# Why does the core of a low mass star contract after reaching electron degeneracy?

I am learning about the lives and deaths of stars with a solar mass of 0.4-2. What I understand is that once the star stops hydrogen fusion after using up all its hydrogen, the star leaves the main sequence and starts becoming a red giant. The pressure of gravity causes the core to contract (no outwards pressure anymore because there is no more hydrogen fusion) and thus become hotter and hotter. At a certain point, the core stops contracting because the electrons are packed as densely as nature allows them to be (electron degeneracy).

At the same time, hydrogen fusion is taking place in the shell material of the star, dumping 'helium ash' on the core, which causes more mass to press upon the core, causing the core to contract even more. And that is my question: how can the core contract more after having reached electron degeneracy? I thought they could not be packed more closely?

• The question is not "can they be packed more densely?", but "what would would be required for more density?". Figure that out and you're on the road to answering the question yourself. – dmckee Nov 3 '15 at 4:49
• I would say mass, but that clashed with my understanding of electron degeneracy because from what I understand once matter is degenerate, it can not become denser. So no matter how much more mass is pushing on the core, it should not be able to become denser/contract, right? – AIJoris Nov 3 '15 at 4:53

Electron degeneracy does not lead to an infinitely hard equation of state.
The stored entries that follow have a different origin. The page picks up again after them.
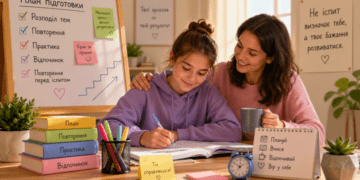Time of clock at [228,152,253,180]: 1:50
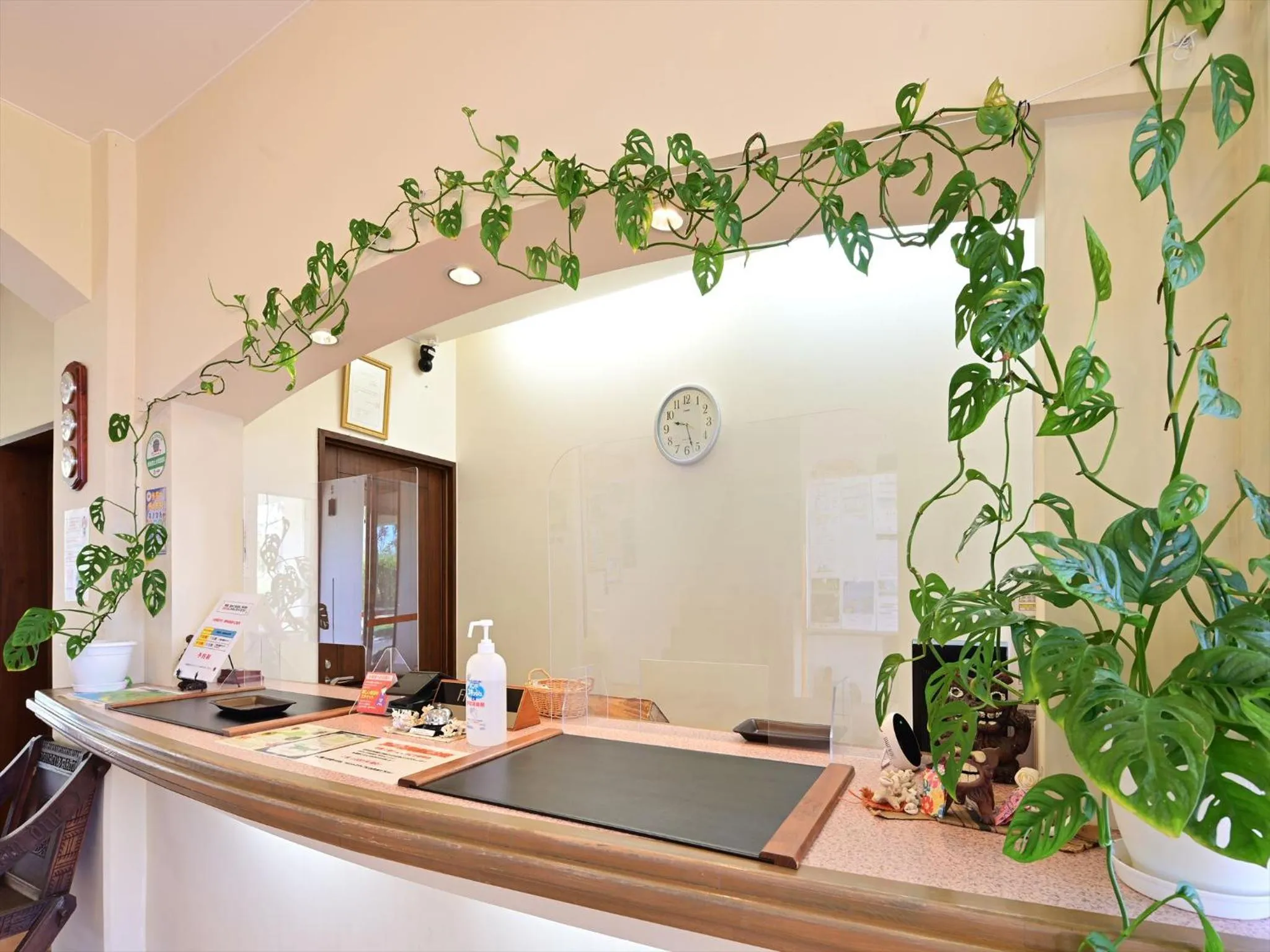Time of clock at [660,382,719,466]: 9:27
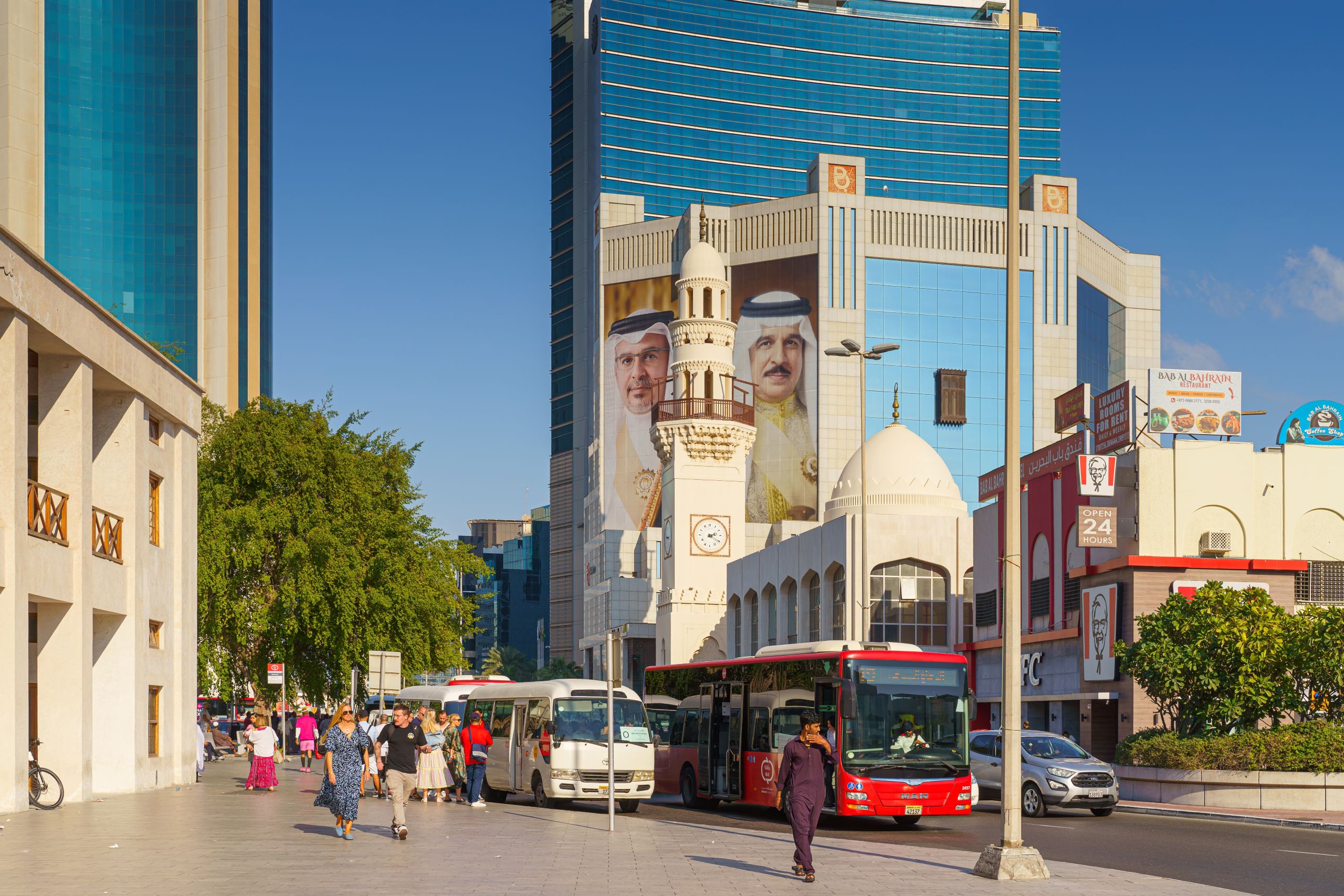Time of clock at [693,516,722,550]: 2:20
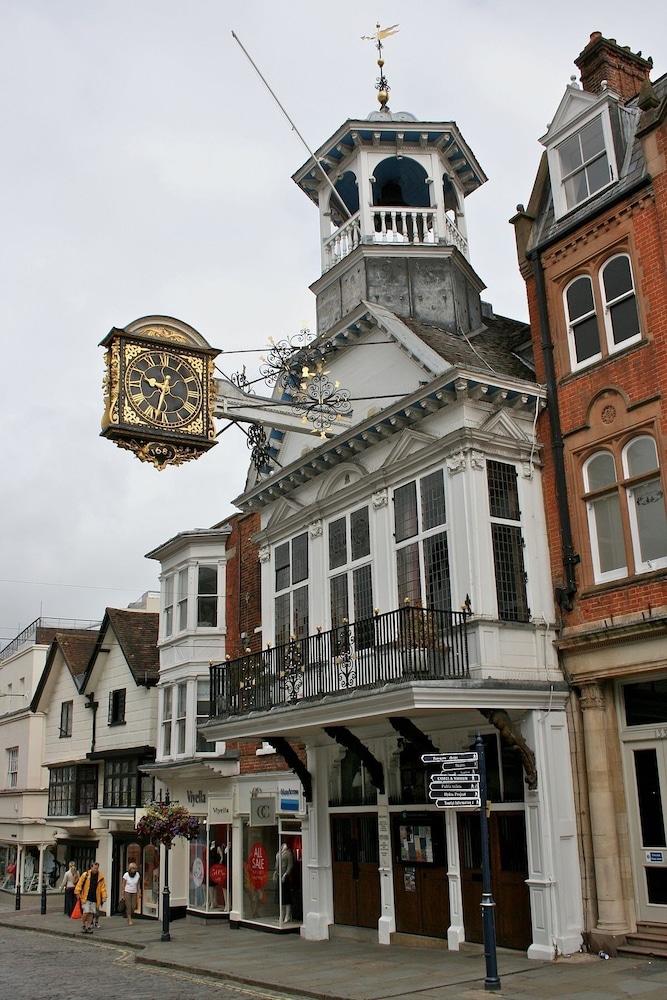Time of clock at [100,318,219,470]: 9:32
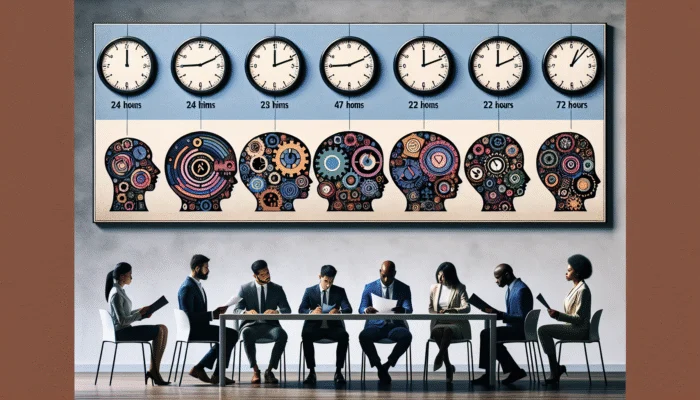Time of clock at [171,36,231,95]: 9:10
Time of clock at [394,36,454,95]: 12:11
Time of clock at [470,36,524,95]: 12:10
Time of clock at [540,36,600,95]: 1:07
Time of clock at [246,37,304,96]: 12:11
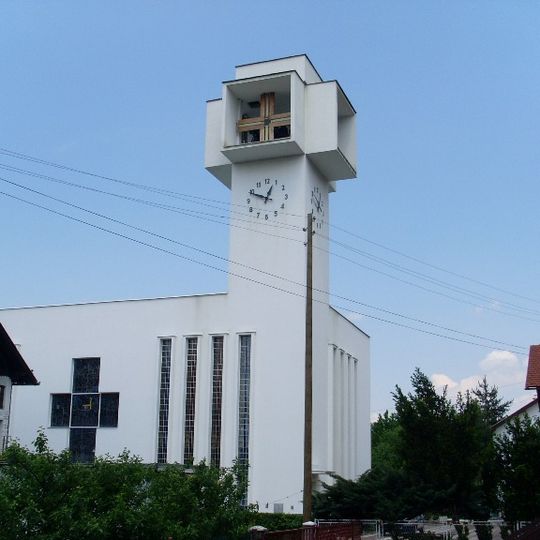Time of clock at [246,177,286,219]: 12:48
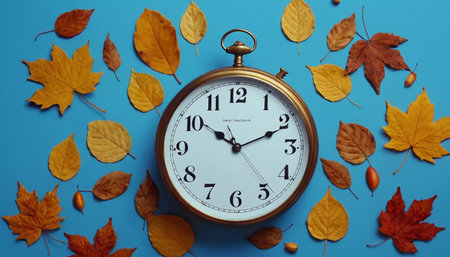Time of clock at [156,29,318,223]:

The Pauli exclusion principle does not say that two fermions cannot occupy the same space; it says they cannot occupy the same quantum state. What this means is that as you squish the electrons together they have to occupy higher and higher momentum states. It is this non-zero momentum (even if cold) that leads to degeneracy pressure.

In the core of a star this pressure is proportional to number density of electrons $n_e^{5/3}$, which could be written in terms of mass density as $(\rho/\mu_e m_u)^{5/3}$, where $\mu_e$ is the number of mass units per electron.
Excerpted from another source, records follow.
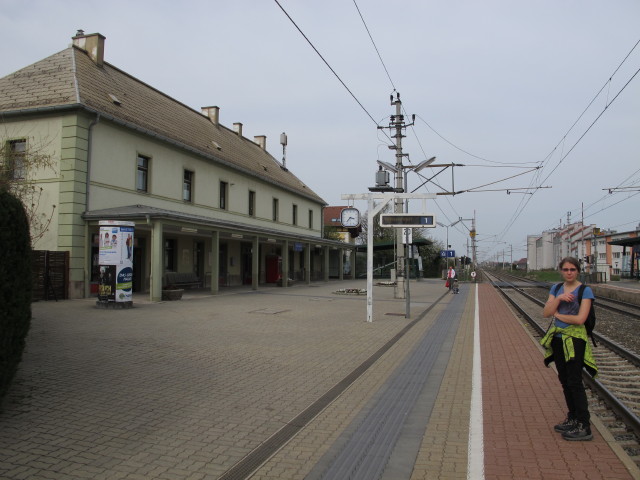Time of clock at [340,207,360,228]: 3:36
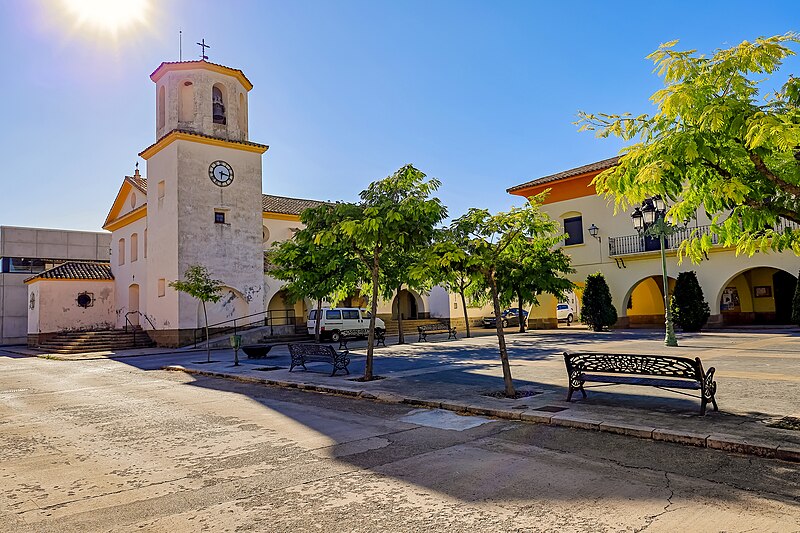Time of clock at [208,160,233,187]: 6:17
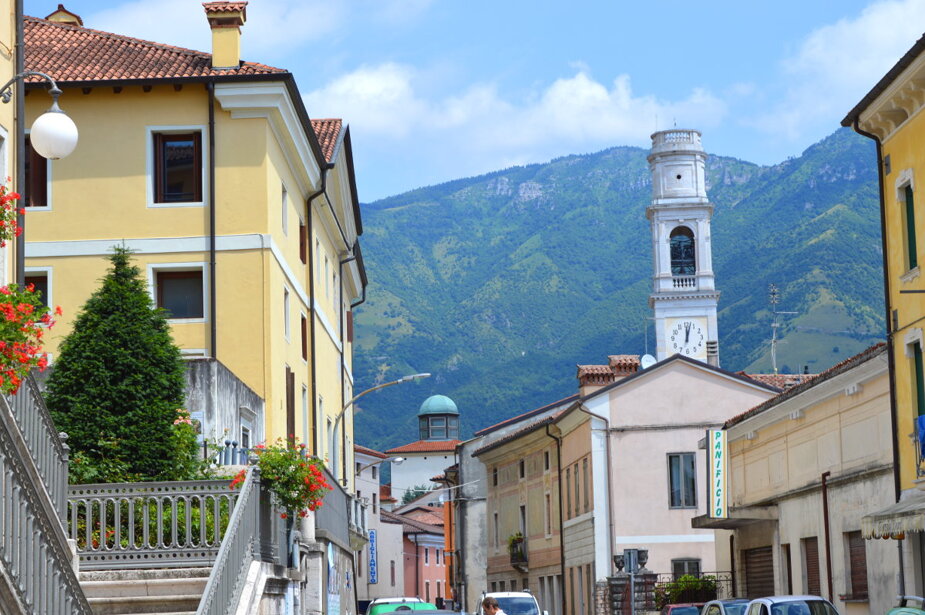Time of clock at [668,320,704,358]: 12:02
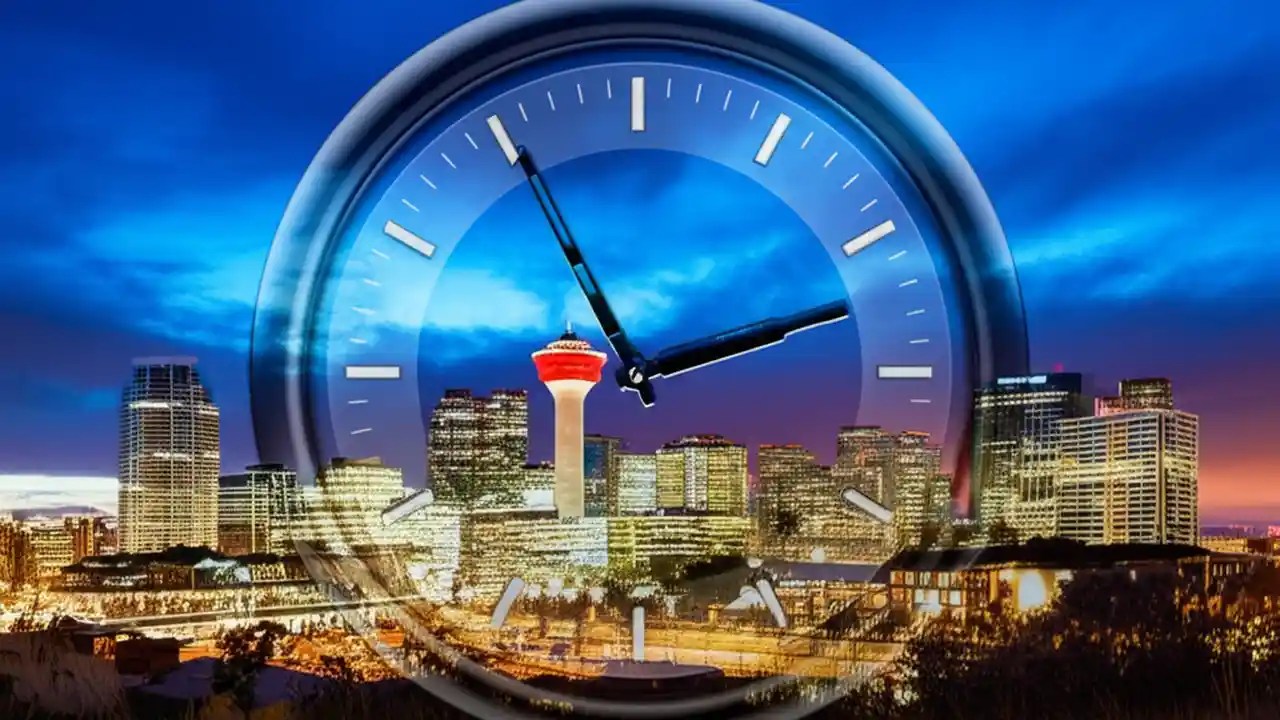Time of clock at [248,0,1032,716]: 11:12
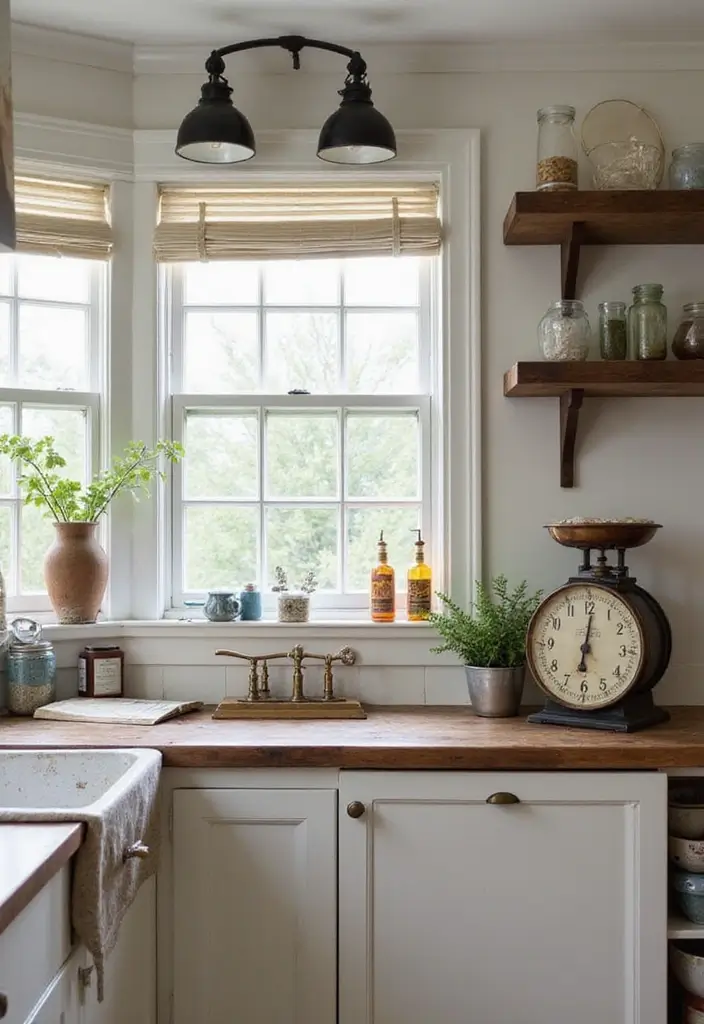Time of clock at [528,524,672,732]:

The equation of state $$P \propto \left(\frac{\rho}{\mu_e m_u}\right)^{5/3}$$ is certainly compressible. If you do the sums with this equation of state, then you can do this in two ways. The mass density can be increased by adding mass to the core; an approximate calculation can show that $R \propto \mu_e^{-5/3} M^{-1/3}$ and hence $\rho \propto M^2$, where $M$ would be the core mass. Alternatively one could increase the mass per electron by changing the core composition.

In the core of a low mass star ascending the giant branch, there is mainly the first and a bit of the second. Helium ash gets dumped onto the core from the hydrogen burning shell thus increasing the degenerate core mass, and helium has twice the mass units per electron of hydrogen. Thus core compression continues until He is ignited.

The degenerate core of a low mass star is still not as dense as a degenerate white dwarf like Sirius B...

If you read further on stellar evolution, if the mass of the original star is large enough electron degeneracy is overcome and the star becomes a neutron star, stable because of neutron degeneracy.

This degeneracy is due to the Pauli exclusion principle which does not allow fermions of the same mass and charge to be in a single quantum state. What happens with neutron stars is that the pressures , and thus the kinetic energies of these electrons, become so high that the energy difference between protons and neutron is overcome, and an electron hitting a proton turns it into a neutron. The electron disappears, and in neutron stars all baryons turn to neutrons and neutrinos ( inverse to beta decay) which run away to infinity.

This process can always happen thermodynamically, as there are always high kinetic energy terms in all distributions. In your white dwarf example, some electrons from the high kinetic energy tail of the distribution, hitting protons will fuse into neutrons. The mass in your example is not high enough to turn into a neutron star, but excess mass falling can contract the core from the new neutrons in the process. Thus the electron degeneracy is not the whole story.